This directory contains the code we used for our SeaRNN ICLR 2018 paper
This code is an open-source (MIT) implementation of SeaRNN. It is rather sparsely documented, so you are welcome to ask us more details using issues.
First, set up a virtualenv to install the dependencies of the project. The project uses Python 3 and was written with PyTorch 0.2 in mind, although it also works with PyTorch 0.3 for NMT. You can replace the version numbers in the following commands to suit your architecture.
virtualenv -p /usr/bin/python3.5 --system-site-packages /path/to/virtualenv
source /path/to/virtualenv/bin/activate
pip3 install http://download.pytorch.org/whl/cu80/torch-0.3.0.post4-cp35-cp35m-linux_x86_64.whl
pip3 install torchvision
pip3 install numpy --upgrade
pip3 install nltk
pip3 install cython
Second, download the code:
git clone git@github.com:RemiLeblond/SeaRNN-open.git
cd SeaRNN-open
Next, compile the cython files. This will probably send a few warnings which you can ignore.
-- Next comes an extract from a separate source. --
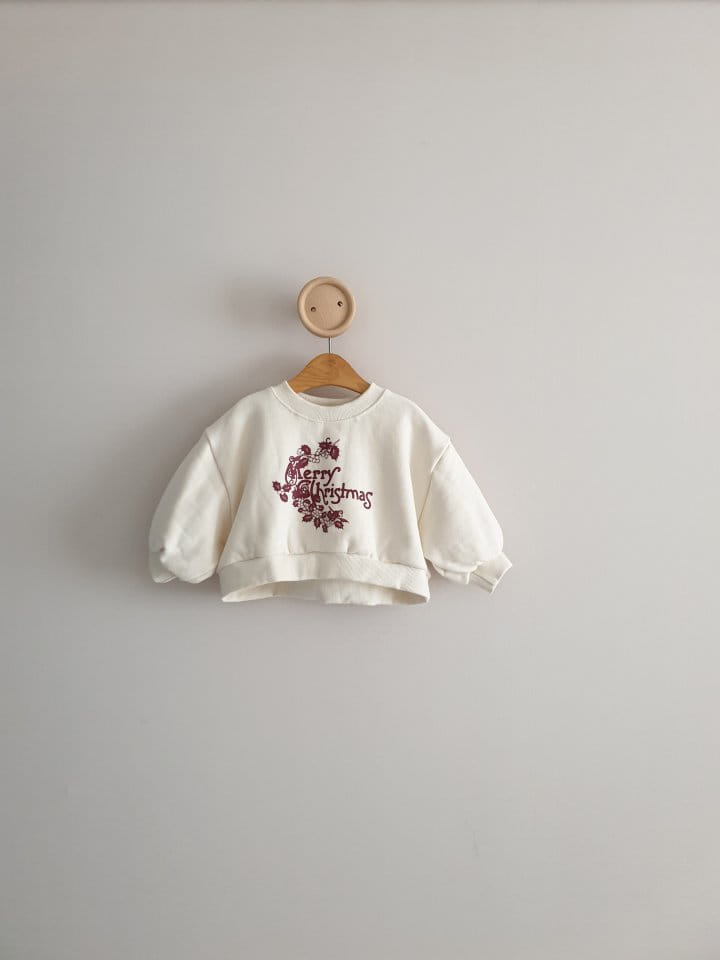 Eclair - Korean Baby Fashion - #babyfever - Christmas  Sweatshirt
python setup.py build_ext --inplace
Finally, download the data at http://www.di.ens.fr/sierra/research/SEARNN/ and preprocess it:
export DATA_ROOT=/path/to/data
scripts/prepare_iwlst14_de-en.sh
OCR
python main_seq2seq.py --dataset ocr --dataroot ${DATA_ROOT} --rollin learned --rollout mixed --objective target-learning --log_path /path/to/save
NMT (the standard MLE training)
python main_seq2seq.py --dataset nmt --dataroot ${DATA_ROOT}/iwlst14_de-en_train_dev.train.pt --rollin gt --objective mle --log_path /path/to/save
Various parameters can be tuned, including the rollin and rollout policies, the objective etc. See main_seq2seq.py for a complete description.
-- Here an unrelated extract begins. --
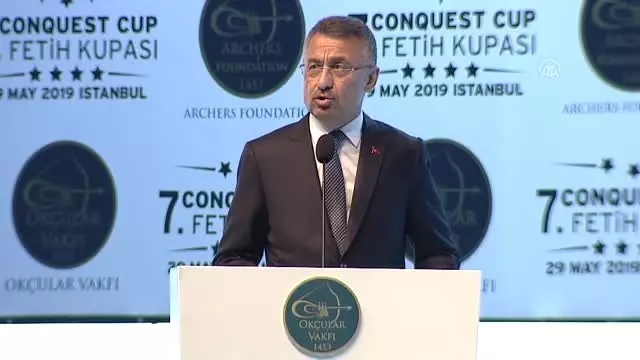 Cumhurbaşkanı Yardımcısı Oktay: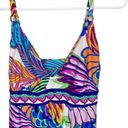 Trina Turk  Paradise Plume Maxi Dress Swim Cover-up Size XS Color MULTI h Photo 2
python main_seq2seq.py --dataset nmt --dataroot /${DATA_ROOT}/iwlst14_de-en_train_test.train.pt --max_iter 0 --print_iter 1 --checkpoint_file /path/to/checkpoint_file.pth
The arguments must be coherent with those used for training the model (such as the size of the hidden state of the RNN, whether the encoder is bidirectional or not...), otherwise the model loading will break.
To reproduce the NMT experiments of the paper, see scripts/training.sh
@inproceedings{searnn2018leblond,
author = {Leblond, R\'emi and
Alayrac, Jean-Baptiste and
Osokin, Anton and
Lacoste-Julien, Simon},
title = {SEARNN: Training RNNs with global-local losses},
booktitle = {ICLR},
year = {2018},
}